Pourtant il était indispensable de songer au lendemain et, sous peine de compromettre le triomphe de la Révolution, d’en guider la marche, d’en discipliner les efforts et de lui donner un programme. Maintenant que la bataille des rues était finie et Bruxelles délivré, surgissaient dans toute leur ampleur de nouveaux devoirs : refouler l’ennemi au delà des frontières, généraliser l’insurrection, organiser le pays, faire reconnaître son indépendance non seulement par le roi, mais par l’Europe. Bref, une politique s’imposait à la Révolution, et cette politique ne pouvait qu’être l’œuvre d’un pouvoir volontairement reconnu par les vainqueurs des barricades.

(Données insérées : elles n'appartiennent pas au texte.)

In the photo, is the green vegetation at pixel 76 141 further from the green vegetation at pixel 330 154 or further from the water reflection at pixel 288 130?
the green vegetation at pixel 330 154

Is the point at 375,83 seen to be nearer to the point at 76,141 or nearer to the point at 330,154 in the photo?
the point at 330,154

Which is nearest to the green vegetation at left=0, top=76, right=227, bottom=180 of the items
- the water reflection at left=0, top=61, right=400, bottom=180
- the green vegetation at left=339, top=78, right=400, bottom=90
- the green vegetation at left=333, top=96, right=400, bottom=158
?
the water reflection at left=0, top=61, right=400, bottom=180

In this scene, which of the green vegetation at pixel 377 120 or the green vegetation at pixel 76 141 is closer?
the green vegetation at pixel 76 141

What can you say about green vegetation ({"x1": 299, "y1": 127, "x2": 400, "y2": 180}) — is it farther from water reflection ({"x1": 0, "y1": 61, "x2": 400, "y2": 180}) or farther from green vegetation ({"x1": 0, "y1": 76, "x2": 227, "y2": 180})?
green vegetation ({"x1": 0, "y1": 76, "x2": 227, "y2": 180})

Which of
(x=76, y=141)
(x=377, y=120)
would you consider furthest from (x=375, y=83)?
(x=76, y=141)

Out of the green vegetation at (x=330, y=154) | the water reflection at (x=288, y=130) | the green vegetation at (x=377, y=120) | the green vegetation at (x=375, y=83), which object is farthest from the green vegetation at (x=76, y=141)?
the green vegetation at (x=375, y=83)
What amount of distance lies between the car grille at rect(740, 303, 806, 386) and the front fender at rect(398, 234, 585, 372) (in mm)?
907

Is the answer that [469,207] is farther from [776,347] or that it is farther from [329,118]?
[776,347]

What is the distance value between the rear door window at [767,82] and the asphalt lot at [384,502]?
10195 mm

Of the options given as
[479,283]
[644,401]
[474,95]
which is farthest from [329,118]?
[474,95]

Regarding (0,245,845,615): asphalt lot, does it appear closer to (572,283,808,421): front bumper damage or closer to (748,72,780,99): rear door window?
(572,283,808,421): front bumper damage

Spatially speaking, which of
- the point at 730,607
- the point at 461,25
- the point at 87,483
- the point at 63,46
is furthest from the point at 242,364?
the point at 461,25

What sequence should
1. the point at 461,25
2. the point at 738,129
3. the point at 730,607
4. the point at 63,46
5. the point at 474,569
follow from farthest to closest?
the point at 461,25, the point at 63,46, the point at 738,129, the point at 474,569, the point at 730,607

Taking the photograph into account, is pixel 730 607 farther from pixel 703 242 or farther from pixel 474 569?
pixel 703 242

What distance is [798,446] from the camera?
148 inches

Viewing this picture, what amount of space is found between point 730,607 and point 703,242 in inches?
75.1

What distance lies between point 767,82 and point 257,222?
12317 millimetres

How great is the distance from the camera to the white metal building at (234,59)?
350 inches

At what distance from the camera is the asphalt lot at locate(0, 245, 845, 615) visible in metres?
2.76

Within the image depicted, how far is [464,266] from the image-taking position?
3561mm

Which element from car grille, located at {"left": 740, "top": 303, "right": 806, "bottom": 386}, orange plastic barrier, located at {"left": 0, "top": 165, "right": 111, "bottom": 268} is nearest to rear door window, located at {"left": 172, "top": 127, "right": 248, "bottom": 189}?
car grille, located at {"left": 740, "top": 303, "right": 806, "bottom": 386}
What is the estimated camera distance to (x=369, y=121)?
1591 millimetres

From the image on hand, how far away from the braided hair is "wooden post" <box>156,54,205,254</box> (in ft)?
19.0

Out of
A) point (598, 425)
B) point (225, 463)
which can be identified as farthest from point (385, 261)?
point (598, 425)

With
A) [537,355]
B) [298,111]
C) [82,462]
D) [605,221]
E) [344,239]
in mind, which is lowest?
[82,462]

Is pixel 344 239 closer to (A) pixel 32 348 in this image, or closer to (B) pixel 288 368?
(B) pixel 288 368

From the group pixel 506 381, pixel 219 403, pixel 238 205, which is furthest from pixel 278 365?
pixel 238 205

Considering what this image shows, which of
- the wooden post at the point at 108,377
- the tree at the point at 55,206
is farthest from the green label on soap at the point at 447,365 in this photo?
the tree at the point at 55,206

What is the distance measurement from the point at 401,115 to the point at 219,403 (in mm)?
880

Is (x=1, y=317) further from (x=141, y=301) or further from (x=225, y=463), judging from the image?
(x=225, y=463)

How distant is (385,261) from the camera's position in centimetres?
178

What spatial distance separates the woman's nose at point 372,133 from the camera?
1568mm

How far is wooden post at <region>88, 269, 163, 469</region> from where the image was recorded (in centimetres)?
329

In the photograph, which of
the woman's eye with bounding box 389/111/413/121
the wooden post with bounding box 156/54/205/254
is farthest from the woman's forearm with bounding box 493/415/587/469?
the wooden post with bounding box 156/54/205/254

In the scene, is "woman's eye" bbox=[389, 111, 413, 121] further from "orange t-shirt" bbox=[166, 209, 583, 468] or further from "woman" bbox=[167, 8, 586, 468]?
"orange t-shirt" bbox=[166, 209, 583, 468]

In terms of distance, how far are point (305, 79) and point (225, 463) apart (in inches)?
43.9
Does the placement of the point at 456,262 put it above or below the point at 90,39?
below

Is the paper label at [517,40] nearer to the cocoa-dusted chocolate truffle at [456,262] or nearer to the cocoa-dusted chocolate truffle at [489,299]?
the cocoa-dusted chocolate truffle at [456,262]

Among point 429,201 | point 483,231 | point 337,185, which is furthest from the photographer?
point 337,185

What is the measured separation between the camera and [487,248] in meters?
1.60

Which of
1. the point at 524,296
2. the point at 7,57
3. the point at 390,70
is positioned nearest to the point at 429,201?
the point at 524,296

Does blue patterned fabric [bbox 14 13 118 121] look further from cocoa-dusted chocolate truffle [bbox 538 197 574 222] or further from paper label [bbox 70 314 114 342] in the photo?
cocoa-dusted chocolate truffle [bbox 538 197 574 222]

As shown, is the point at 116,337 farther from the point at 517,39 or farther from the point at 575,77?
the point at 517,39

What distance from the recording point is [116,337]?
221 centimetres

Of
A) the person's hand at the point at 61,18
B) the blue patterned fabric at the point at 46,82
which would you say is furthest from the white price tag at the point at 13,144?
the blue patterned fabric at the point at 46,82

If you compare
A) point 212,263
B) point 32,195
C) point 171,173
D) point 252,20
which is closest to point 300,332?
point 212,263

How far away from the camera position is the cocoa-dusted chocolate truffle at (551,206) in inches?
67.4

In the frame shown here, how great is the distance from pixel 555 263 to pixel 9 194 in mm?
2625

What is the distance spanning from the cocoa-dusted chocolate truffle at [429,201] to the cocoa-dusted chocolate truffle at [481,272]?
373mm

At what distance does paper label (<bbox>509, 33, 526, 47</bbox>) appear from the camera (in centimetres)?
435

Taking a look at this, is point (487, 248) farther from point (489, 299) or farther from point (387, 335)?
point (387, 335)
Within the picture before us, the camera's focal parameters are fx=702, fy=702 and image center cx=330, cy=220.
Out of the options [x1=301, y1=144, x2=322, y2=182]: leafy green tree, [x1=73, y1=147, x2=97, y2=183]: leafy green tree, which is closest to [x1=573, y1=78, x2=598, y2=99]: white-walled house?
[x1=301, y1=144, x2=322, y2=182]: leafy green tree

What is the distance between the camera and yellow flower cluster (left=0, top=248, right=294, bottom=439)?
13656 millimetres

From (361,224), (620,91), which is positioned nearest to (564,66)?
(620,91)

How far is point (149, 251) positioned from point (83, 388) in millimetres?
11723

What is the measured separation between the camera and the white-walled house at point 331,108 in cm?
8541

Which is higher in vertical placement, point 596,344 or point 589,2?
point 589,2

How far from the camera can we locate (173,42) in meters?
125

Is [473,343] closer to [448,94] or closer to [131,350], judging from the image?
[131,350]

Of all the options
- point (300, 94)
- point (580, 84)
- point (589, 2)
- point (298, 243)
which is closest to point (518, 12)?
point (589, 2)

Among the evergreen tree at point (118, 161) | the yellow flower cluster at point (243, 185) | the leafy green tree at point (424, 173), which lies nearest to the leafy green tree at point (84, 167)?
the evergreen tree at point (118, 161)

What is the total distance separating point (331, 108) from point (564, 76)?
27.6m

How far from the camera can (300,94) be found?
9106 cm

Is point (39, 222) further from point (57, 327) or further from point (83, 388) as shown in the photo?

Aucun des membres du Gouvernement provisoire ne jouissait d’une popularité ni d’une réputation assez générales pour s’imposer et forcer la confiance et l’enthousiasme au milieu de l’anarchie menaçante[1]. La notoriété de chacun d’eux se restreignait à un groupe ou à un parti. D’Hoogvorst s’appuyait sur la garde bourgeoise de Bruxelles, de Mérode n’était connu que de l’aristocratie catholique ; sauf quelques militaires, personne n’avait entendu le nom de Jolly. Ceux de leurs jeunes collègues van de Weyer, Gendebien et Rogier n’avaient pas encore dépassé les limites de leur ville natale ou l’enceinte des clubs où ils s’étaient fait applaudir. Et à l’insuffisance de leur renommée s’ajoutait encore le désaccord de leurs opinions. Sauf sur la question de l’indépendance nationale, leurs idées divergeaient en tous sens. C’était un amalgame de tendances bourgeoises (d’Hoogvorst), ultramontaines (Mérode), libérales (van de Weyer, Rogier) et francophiles (Gendebien). À l’heure décisive où l’on se trouvait, le Gouvernement provisoire ne possédait évidemment pas la force nécessaire à l’accomplissement de la tâche formidable qu’il avait assumée. Pour être à même d’agir, il devait se faire consacrer par l’adhésion du peuple. Il eut la sagesse de le comprendre.

Le 27 septembre, le jour même de la victoire, il faisait afficher sur les murs l’invitation à Louis de Potter « de rentrer

  1. Voy. à cet égard une lettre de Gendebien à de Potter dans Juste, Révolution Belge, t. II, p. 192.